Emmy Award history stretches back for six decades, making the Emmys almost as old as broadcast television itself. The Emmy award is an industry award that recognizes artistic and technical achievements in television. It celebrates all facets of the industry, from acting to writing to technical direction. The Emmys honor all forms of entertainment programming, as well as news programs, sports programs and documentaries.

Emmy Award Categories
The best-known Emmy awards are those for prime-time programming and daytime programming. The prime-time Emmys are given to programs that air after 7PM at night. The awards ceremony is held each year in September. Only the artistic awards are handed out during the televised ceremony; these are the acting and "best show" awards that generate news headlines and Emmy predictions. Technical awards, for things like lighting and costume design, are given out at a dinner a few days before the televised awards.

Daytime Emmys are given to shows that air before 6PM. This has been a separate set of categories since 1972, and it got its own awards show, typically held in June, in 1974. 

Sports Emmys are given in late April or early May. This category deals exclusively with sports coverage and sports programming.

There are also regional Emmy awards given in the 20 television markets recognized by the National Academy of Televison Arts and Sciences. These Emmys recognize achievement in local news, sports and entertainment programming and include both daytime and prime-time shows.

Early Emmy History
The members of the Academy of Television Arts and Sciences choose which programs and individuals will win an Emmy. Syd Cassyd founded the Academy in 1946. Cassyd had an extensive background in film and television production work. He founded the organization as a place to discuss techniques and encourage the advancement television production.

At first, the organization served as an idea exchange, but eventually the group decided to host a ceremony that rewarded those who did outstanding work in the industry. The very first Emmy ceremony was held on January 25, 1949, at the Hollywood Athletic Club. The first ceremony consisted of awards like Most Outstanding Television Personality, awarded to Shirley Dinsdale, a ventriloquist.

The Emmy Statue
In the beginning, the Emmy award was called the Immy, an industry nickname for the image-orthicon camera tube, which was used in early television cameras. Louis McManus designed the statuette. He used his wife Dorothy as the model. The statuette features a winged woman holding an atom. The wings represent the muses or creativity of television, while the atom represents the science behind television production. 

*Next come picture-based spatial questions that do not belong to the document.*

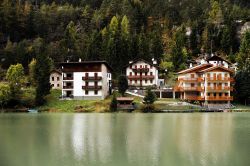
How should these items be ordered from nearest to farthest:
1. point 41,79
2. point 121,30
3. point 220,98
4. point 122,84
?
point 41,79, point 220,98, point 122,84, point 121,30

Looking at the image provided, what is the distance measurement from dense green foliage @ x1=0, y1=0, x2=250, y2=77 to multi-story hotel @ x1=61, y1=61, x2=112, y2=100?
11879 millimetres

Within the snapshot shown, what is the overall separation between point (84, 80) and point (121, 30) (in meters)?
34.2

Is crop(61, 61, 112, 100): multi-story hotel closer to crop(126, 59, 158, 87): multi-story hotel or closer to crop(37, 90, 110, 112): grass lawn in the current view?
crop(37, 90, 110, 112): grass lawn

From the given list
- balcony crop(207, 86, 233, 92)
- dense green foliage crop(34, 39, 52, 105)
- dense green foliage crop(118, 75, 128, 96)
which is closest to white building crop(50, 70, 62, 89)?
dense green foliage crop(34, 39, 52, 105)

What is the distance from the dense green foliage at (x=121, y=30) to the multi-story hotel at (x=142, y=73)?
12.3 feet

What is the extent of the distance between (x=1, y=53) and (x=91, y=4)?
53097mm

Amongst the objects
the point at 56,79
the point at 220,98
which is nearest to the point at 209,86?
the point at 220,98

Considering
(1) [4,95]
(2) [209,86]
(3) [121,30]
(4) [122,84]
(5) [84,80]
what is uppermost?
(3) [121,30]

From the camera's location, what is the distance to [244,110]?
2776 inches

Originally, the Emmys were intended to honor shows produced only in the Los Angeles area. By the 1950s, the Academy had expanded the program to include shows that were broadcast nationwide.

In 1955, the National Academy of Television Arts and Sciences was formed in New York to serve members on the East Coast. The NATAS also founded the 19 regional chapters that host local Emmys. In Los Angeles, the original Academy still hosts regional awards for programming produced in the Los Angeles area.